- Theatrical release poster
- Directed by: Radheshyam Rai;
- Written by: Radheshyam Rai; Shivraj Singh;
- Produced by: Rudra Tiwari; Rajat Tiwari; Vandana Rai;
- Starring: Sonalika Prasad; Gunjan Pant; Raaj Singh;
- Music by: Harshraj Harsh
- Production companies: Banaras Talkies; Jayant Media;
- Release date: August 7, 2026;
- Running time: 143 minutes
- Country: India
- Language: Bhojpuri

= Kawan Kasoor =

2026 Bhojpuri drama film

Kawan Kasoor is a 2026 Indian Bhojpuri-language Drama film directed and written by Radheshyam Rai and Shivraj Singh. The film stars Sonalika Prasad, Gunjan Pant and Raj Singh in lead role.

The film was produced by Rudra Tiwari, Rajat Tiwari and Vandana Rai under the banner of Banaras Talkies and Jayant Media.
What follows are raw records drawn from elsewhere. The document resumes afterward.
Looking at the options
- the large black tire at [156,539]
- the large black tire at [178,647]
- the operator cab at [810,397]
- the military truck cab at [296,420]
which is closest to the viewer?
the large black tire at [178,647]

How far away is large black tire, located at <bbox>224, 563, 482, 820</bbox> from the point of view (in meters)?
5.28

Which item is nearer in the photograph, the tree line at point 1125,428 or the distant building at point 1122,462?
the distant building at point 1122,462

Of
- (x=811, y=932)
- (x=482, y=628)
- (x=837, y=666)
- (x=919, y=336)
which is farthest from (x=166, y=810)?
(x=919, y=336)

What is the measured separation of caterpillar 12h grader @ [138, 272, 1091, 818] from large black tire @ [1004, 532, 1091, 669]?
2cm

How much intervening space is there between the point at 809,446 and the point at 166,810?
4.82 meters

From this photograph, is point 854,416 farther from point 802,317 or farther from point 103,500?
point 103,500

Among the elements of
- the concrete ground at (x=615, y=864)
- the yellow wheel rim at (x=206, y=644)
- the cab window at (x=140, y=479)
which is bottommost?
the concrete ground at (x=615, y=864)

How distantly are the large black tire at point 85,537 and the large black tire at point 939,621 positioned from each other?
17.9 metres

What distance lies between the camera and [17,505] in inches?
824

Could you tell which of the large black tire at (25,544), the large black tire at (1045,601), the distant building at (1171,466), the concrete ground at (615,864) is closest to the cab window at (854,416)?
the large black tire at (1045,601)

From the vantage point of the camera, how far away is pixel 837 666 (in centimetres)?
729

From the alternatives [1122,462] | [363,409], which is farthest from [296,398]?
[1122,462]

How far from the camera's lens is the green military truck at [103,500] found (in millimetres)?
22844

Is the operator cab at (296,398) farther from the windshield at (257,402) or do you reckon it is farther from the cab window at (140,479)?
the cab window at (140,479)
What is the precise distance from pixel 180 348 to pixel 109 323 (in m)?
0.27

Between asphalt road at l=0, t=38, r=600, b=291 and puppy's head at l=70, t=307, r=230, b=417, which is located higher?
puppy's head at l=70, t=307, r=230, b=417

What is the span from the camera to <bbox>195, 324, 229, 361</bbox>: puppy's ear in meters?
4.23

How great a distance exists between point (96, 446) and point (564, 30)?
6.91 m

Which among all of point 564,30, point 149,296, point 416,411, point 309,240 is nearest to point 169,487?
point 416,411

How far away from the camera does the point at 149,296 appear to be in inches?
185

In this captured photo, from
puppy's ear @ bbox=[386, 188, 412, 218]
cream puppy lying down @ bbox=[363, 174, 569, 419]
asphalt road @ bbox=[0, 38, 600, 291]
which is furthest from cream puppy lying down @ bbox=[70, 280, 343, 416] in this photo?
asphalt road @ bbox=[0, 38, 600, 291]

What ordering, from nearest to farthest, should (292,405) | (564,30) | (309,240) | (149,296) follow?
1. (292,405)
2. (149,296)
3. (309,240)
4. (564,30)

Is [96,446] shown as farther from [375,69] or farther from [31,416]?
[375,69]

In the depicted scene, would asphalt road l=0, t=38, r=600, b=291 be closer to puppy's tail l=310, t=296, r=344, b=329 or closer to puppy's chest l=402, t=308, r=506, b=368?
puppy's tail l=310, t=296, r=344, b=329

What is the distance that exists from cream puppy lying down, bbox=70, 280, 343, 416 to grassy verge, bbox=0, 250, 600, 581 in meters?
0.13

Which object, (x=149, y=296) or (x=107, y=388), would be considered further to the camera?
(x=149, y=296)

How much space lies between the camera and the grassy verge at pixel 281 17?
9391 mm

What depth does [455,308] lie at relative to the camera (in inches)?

The film was released theatrically on 7 August 2026.

==Cast==
- Sonalika Prasad as Sanjana
- Gunjan Pant as Sandhya
- Raaj Singh as Prashant
- Lalitesh Jha
- Sushil Singh
- Dheeraj Pandit
- Neelam Pandey
- Neela Singh

==Release==
Kawan Kasoor was released theatrically in India on 7 August 2026. The film was released in the Bhojpuri language and received a UA 13+ certification from the Central Board of Film Certification.